Три самолета, пройдя первую линию траншей почти на высоте их брустверов, ворвались в эту лощину — и огнем заклубилась навстречу им и справа степь, громом взорвались гребни ослепительно черных холмов; по ним били снизу — это было привычно, а теперь били еще и сверху, в ничем не защищенные спины, и плотен был огонь, отсекавший их от неба, и некуда было деться внизу. Оставалось только идти дальше вперед, надеясь на выносливость моторов и машин да на то, что существовал все-таки в их прорыве элемент внезапности, а потому велся хоть и плотный, но еще пока беспорядочный, неприцельный огонь, и, значит, была все-таки и надежда.

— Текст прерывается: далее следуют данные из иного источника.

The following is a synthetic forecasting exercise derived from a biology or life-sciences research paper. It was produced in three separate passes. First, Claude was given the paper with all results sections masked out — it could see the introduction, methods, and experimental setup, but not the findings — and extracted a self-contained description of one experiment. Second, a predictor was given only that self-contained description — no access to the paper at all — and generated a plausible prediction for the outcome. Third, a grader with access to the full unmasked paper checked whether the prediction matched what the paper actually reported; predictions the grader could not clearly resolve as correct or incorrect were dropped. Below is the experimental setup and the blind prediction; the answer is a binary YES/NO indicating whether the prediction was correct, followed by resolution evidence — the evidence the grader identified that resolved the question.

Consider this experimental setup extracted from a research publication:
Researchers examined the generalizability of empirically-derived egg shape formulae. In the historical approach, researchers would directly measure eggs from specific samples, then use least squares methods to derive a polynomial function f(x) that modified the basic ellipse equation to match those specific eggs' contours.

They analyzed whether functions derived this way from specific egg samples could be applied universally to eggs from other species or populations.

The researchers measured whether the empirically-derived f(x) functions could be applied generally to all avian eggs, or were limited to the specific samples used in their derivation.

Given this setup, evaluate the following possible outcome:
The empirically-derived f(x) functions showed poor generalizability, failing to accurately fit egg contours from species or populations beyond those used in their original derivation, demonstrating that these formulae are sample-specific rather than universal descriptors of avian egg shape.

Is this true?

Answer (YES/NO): YES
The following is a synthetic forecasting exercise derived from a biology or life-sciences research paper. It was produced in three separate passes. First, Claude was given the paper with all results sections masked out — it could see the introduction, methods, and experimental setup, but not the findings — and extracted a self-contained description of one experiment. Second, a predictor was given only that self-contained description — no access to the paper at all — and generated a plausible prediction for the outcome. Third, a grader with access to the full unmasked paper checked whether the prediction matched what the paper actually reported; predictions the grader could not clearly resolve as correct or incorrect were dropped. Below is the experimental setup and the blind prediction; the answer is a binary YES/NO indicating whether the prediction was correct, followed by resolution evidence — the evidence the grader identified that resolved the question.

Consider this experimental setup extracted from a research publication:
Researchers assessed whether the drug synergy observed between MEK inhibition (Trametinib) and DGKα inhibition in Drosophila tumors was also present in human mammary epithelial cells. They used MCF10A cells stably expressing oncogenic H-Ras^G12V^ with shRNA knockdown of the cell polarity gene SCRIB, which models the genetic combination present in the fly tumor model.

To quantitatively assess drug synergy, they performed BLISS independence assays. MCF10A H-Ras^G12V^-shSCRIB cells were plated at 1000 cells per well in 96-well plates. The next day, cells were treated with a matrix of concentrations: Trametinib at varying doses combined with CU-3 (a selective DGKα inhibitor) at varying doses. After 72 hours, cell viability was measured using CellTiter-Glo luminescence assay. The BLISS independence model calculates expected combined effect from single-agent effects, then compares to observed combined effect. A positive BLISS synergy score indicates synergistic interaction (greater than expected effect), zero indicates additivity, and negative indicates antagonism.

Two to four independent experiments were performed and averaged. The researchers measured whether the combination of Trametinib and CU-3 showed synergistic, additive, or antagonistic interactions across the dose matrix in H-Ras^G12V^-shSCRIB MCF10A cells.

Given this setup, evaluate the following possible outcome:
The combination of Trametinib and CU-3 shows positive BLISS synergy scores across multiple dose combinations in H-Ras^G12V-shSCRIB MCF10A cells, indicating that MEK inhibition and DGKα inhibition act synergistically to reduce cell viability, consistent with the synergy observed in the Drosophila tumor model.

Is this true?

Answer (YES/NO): YES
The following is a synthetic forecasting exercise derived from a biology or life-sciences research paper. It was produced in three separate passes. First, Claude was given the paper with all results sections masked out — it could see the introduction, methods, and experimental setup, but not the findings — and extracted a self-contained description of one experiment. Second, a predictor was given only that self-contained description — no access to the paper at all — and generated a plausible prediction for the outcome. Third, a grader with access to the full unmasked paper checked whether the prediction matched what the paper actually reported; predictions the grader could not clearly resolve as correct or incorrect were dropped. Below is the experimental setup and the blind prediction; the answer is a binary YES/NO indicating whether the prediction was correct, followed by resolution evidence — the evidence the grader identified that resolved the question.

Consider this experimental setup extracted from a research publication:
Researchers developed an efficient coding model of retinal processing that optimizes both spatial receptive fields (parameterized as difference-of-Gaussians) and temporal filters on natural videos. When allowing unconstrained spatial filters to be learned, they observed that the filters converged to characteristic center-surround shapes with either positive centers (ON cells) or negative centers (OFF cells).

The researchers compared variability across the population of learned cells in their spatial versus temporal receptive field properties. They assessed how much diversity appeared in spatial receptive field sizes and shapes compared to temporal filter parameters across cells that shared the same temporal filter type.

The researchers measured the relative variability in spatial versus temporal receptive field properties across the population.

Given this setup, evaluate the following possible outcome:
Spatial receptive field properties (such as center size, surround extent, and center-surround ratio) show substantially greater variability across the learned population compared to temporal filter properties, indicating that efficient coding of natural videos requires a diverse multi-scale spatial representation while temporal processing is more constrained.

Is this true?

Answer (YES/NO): YES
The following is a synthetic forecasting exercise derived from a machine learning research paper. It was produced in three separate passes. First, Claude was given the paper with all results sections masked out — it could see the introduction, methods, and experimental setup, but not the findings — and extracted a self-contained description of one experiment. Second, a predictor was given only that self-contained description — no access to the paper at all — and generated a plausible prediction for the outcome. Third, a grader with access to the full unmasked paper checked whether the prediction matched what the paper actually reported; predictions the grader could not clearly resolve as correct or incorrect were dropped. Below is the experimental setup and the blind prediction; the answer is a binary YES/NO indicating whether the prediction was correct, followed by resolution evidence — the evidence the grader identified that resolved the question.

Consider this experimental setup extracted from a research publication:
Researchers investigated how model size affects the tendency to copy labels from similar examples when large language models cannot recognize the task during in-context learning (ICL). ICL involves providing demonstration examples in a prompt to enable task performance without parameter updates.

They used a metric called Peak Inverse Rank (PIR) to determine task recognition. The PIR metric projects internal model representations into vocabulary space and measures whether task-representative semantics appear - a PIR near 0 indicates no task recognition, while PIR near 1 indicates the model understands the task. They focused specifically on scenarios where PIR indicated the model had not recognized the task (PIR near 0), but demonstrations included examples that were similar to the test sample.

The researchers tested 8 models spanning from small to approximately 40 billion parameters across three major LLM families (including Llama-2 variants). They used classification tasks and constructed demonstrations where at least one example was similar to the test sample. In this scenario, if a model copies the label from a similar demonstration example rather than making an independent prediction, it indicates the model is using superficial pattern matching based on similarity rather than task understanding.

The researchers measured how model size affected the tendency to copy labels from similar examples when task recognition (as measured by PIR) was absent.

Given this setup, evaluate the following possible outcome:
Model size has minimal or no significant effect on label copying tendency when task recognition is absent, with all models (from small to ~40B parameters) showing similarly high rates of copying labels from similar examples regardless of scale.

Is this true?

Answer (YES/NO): NO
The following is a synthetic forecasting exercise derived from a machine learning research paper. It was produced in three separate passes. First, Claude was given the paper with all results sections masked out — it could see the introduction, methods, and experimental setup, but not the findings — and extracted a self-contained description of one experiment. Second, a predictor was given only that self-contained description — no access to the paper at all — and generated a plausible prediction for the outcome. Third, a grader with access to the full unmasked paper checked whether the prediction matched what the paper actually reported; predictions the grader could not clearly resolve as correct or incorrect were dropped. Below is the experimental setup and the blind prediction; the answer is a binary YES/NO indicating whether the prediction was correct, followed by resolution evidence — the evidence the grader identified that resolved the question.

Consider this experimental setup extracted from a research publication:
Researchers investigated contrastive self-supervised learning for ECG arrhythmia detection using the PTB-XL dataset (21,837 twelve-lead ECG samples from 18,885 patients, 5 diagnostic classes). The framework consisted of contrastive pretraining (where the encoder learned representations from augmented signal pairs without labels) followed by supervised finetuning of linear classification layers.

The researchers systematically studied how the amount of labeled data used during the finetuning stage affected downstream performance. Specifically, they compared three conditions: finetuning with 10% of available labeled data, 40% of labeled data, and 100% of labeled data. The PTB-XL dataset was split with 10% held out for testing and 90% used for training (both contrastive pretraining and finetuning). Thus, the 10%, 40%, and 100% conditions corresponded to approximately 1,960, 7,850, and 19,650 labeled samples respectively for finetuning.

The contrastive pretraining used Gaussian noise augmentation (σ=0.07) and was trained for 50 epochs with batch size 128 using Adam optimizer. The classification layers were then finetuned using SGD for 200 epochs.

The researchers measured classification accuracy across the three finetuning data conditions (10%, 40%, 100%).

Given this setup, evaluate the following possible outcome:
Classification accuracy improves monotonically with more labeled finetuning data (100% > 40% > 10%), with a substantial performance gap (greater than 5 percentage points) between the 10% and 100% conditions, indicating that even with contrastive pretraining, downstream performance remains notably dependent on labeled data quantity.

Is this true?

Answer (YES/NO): YES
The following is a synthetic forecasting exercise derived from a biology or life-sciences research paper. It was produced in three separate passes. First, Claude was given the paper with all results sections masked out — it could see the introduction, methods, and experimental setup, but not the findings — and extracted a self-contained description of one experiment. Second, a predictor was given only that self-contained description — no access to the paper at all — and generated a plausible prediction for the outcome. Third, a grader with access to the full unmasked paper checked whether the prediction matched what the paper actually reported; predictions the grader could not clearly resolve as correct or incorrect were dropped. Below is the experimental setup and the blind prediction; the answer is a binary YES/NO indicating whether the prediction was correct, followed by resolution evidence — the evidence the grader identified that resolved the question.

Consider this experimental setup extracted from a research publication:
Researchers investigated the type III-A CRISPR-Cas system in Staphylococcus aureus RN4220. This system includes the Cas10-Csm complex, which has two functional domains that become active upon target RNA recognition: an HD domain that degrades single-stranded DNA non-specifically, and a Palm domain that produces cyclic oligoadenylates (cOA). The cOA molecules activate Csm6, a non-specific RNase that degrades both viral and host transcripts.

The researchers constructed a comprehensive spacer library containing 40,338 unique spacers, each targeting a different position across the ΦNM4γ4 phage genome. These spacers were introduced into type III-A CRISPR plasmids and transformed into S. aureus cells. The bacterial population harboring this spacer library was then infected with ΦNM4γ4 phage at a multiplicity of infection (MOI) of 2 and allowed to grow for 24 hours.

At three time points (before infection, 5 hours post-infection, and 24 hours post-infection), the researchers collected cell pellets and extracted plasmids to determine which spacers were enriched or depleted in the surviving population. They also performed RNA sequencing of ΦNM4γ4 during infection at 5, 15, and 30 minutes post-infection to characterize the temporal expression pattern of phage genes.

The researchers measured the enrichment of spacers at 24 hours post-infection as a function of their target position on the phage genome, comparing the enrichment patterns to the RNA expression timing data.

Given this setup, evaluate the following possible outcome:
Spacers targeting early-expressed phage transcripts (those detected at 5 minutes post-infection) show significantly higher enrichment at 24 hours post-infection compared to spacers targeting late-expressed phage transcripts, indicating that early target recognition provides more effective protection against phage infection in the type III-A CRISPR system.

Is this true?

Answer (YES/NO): YES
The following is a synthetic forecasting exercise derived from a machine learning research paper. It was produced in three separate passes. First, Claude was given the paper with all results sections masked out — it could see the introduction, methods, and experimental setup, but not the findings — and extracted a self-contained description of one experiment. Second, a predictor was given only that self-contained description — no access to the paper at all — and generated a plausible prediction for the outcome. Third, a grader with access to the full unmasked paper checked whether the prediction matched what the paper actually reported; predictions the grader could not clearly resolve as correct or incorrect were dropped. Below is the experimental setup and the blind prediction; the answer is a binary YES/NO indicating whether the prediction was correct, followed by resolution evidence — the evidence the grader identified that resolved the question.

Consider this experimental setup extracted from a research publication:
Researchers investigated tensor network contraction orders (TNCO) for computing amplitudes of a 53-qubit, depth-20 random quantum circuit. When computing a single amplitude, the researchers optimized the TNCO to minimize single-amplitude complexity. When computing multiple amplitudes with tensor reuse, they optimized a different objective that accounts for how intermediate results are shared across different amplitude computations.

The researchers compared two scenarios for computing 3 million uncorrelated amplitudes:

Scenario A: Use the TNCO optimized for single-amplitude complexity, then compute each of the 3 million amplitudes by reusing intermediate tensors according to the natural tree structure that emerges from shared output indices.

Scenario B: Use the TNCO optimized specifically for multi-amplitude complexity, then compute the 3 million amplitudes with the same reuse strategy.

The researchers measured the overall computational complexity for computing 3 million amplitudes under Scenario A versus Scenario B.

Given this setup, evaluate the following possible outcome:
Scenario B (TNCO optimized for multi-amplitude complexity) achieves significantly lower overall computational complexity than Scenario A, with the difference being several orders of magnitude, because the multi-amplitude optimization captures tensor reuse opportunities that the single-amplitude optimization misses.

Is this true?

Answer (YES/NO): NO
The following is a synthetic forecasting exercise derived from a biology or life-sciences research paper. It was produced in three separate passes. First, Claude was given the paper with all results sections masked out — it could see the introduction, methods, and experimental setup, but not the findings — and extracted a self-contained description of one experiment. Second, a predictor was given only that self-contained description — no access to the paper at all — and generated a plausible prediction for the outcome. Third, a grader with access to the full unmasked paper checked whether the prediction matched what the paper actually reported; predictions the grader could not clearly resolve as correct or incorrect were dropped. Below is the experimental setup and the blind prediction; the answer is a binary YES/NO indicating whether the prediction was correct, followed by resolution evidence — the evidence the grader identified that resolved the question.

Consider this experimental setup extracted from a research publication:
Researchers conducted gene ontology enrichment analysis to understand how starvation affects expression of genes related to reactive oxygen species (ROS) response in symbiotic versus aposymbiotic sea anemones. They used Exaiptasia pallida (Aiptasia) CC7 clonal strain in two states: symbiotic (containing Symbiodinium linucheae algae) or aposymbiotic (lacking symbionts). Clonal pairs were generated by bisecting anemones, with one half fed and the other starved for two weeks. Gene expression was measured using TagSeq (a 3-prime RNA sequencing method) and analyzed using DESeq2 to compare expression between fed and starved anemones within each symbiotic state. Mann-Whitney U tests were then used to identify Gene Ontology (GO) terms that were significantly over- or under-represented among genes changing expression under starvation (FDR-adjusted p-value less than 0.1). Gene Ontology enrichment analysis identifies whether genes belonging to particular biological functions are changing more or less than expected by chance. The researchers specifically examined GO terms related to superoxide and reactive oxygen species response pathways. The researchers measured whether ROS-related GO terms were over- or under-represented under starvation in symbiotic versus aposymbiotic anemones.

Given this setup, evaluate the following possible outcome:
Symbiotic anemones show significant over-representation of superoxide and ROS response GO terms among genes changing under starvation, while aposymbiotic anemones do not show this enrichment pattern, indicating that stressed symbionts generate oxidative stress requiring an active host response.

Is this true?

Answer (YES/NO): NO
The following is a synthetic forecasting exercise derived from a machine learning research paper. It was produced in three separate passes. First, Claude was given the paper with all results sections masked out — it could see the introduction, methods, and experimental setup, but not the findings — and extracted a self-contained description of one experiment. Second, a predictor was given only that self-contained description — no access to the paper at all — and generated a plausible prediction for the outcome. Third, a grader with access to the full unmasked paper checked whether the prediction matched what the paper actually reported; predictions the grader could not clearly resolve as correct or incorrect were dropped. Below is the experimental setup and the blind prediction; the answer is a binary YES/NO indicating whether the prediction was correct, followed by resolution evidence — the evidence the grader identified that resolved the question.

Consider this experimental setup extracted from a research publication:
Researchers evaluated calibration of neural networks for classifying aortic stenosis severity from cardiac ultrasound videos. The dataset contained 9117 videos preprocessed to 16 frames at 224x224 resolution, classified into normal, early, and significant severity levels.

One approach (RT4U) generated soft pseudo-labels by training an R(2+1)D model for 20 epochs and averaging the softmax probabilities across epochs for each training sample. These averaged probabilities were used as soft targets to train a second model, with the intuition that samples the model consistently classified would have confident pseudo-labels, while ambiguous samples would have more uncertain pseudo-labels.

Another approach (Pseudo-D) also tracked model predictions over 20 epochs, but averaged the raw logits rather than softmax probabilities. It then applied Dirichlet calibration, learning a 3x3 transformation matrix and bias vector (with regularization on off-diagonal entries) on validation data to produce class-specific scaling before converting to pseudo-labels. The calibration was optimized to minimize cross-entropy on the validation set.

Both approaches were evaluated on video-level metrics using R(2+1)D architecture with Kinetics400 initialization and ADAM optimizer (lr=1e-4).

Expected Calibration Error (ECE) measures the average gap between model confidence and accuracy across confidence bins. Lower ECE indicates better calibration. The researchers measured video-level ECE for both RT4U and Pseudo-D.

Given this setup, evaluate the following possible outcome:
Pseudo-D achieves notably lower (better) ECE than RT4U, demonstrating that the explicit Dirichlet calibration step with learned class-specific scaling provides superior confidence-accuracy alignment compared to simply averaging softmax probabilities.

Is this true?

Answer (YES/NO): YES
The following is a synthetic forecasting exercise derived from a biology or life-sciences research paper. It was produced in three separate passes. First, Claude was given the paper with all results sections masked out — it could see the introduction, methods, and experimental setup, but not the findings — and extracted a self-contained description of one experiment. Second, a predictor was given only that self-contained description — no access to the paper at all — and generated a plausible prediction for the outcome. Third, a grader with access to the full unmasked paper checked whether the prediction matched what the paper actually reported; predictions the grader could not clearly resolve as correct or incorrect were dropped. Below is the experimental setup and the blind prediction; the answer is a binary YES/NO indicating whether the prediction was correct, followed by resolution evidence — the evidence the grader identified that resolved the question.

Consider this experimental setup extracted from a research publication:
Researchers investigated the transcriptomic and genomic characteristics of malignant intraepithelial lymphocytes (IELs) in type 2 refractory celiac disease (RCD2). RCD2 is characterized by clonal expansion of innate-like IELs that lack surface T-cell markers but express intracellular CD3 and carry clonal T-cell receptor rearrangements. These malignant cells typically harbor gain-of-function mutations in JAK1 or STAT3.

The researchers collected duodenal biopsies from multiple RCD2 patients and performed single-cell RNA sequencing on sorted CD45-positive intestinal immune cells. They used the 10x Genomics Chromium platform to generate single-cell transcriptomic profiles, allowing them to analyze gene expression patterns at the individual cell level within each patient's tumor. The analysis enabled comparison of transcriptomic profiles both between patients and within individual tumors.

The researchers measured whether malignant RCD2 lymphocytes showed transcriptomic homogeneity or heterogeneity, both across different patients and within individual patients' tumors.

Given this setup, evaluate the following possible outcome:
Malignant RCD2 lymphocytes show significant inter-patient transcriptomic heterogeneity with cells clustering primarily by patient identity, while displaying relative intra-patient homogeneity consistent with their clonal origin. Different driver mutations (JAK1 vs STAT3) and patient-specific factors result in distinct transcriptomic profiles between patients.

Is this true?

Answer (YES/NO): NO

Гордеев видел, как дымно-желтым огнем выплеснуло из фюзеляжа третьей машины, крайней правой в строю, дальней от холмов, первой со стороны открытой степи. Видел, как мгновение спустя машина упала, смешав в месте падения огонь и тучи взметенной пыли. Но люди там еще могли быть живы, и он мгновенно представил себе, что чувствовали летчики, ставшие беспомощными на земле. Первым отчаянным желанием было вернуться за ними, попробовать поднять на борт тех, кто, уцелев при падении, обречен был на смерть теперь, но старший группы хрипло повторил исключавший всякие колебания приказ.
Он не смог забыть то страшное место, как долго еще после войны многое не мог позабыть.
Здесь, на шоссе, небо над которым всегда чем-то напоминало ему небо того давнего утра, он всегда либо сбавлял ход машины до шага, либо останавливался совсем. И в эту минуту на всем белом свете оставались только он да те, кого он вспоминал. Он как бы молча склонялся перед ними здесь, на пустынном для него в эти минуты шоссе, прямом, как взлетная полоса. За то, что они были. Пусть они, может, о меньшем, чем нынешние, мечтали, но они всегда примеряли собственные желания к потребностям времени. Без них не состоялось бы нынешнее сегодня.
Когда случались в этот момент в машине Гордеева попутчики, им просто казалось, что Дед малость устал за рулем и вот останавливается, чтобы встряхнуться. Даже домашние его думали так. Он никого не разубеждал.
…На круглой площади перед зданием аэропорта он принял вправо, мельком взглянул на часы. У него было семь всегдашних минут для того, чтобы успеть в точно назначенный срок переступить порог кабинета стартового врача.